Joe Biden, eleito presidente dos Estados Unidos, começará seu governo com uma boa mão. Ele terá o controle da Presidência, da Câmara e do Senado. Isso aumenta a sua capacidade de implementar a agenda legislativa de seu partido —que inclui estímulo econômico para lidar com a crise da Covid-19, apoio a energias limpas e a possibilidade de a capital virar um estado.

O sucesso dessas empreitadas dependerá, no entanto, de como Biden jogar suas cartas.

Sessão conjunta do Senado e da Câmara dos Deputados dos EUA certifica resultado do Colégio Eleitoral e sela vitória de Joe Biden como presidente dos EUA
Sessão conjunta do Senado e da Câmara dos Deputados dos EUA certifica resultado do Colégio Eleitoral e sela vitória de Joe Biden como presidente dos EUA - Scott Applewhite - 6.jan.21/Reuters

Os democratas conquistaram a Presidência e a maioria da Câmara já nas eleições de 3 de novembro. Ficou faltando o resultado da Geórgia para o Senado, pois nenhum candidato teve mais de 50% dos votos naquele estado. O desempate veio na terça (5) e o favoreceu: venceram Jon Ossoff e Raphael Warnock, um duro golpe ao Partido Republicano e a Donald Trump.

Tanto Câmara quanto Senado precisam chancelar uma lei. Mas o Senado tem outras prerrogativas, como o poder de ratificar tratados e o de aprovar as nomeações de um presidente. É o Senado, também, que dá a palavra final se um presidente é retirado do cargo depois de a Câmara votar pelo afastamento. Foi o Senado que salvou Trump, aliás —ele foi impichado pela Câmara, de maioria democrata, e o Senado republicano o manteve na Presidência.

Daí a importância da vitória democrata no último dia 5. Isso e o fato de que o partido não controlava o Senado americano desde 2014. A disputa para essa Casa acontece a cada dois anos, quando eleitores renovam parte dos legisladores. É o chamado “midterm”, o pleito de meio de mandato. Os deputados governam por dois anos, nos EUA, e os senadores, por seis.

Alan Morrison, professor de direito da Universidade George Washington, explica que, sem o controle do Senado, dificilmente os democratas conseguiriam aprovar seu programa de governo, porque, na prática, é preciso controlar os comitês legislativos da Casa para levar uma medida a voto.
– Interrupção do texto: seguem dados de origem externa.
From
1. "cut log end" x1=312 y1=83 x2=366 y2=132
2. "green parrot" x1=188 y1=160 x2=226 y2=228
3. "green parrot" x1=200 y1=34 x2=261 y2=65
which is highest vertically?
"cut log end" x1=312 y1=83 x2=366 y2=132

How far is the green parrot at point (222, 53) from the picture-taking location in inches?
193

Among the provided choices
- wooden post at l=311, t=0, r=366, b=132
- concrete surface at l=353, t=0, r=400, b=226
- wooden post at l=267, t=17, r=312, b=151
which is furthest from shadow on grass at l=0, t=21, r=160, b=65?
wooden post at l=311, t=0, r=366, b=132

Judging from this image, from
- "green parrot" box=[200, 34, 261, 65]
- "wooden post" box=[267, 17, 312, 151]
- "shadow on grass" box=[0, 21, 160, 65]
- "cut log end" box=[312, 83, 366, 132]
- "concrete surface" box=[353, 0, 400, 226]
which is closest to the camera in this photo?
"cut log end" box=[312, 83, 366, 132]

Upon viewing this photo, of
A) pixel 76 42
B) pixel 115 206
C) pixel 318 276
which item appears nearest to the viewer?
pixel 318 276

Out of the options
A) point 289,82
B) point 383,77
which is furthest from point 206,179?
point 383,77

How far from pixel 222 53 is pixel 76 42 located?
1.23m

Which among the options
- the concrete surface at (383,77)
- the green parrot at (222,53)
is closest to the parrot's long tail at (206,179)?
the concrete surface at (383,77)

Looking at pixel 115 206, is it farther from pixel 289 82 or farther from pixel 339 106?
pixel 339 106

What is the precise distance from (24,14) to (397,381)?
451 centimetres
Mitch McConnell, líder republicano no Senado sob o governo Trump, naufragou a maior parte das tentativas democratas de fazer lei. Ele também garantiu que nomeações do presidente fossem concretizadas, até as mais polêmicas, como a da juíza Amy Coney Barrett, indicada por Trump à Suprema Corte em setembro e aprovada às pressas pelo Senado, a despeito do protesto democrata, que via a proximidade da eleição presidencial como um empecilho.

Ter o controle do Senado, no entanto, não dá carta branca para Biden. Até porque a sua maioria é delicada. O Senado nos próximos dois anos terá uma ala formada por 48 democratas e 2 independentes e outra com 50 republicanos. A única vantagem do novo governo é que a vice-presidente eleita Kamala Harris tem o voto de desempate, por acumular o cargo de presidente da Casa.

“Não podemos exagerar o significado de ter uma maioria democrata no Senado”, diz Morrison. “A margem é bastante pequena, e os senadores não necessariamente votam da mesma maneira em todas as questões. Se um senador discordar em um voto, ou não estiver presente, ou morrer, ou o que quer que possa acontecer com ele, os democratas já não terão a maioria.”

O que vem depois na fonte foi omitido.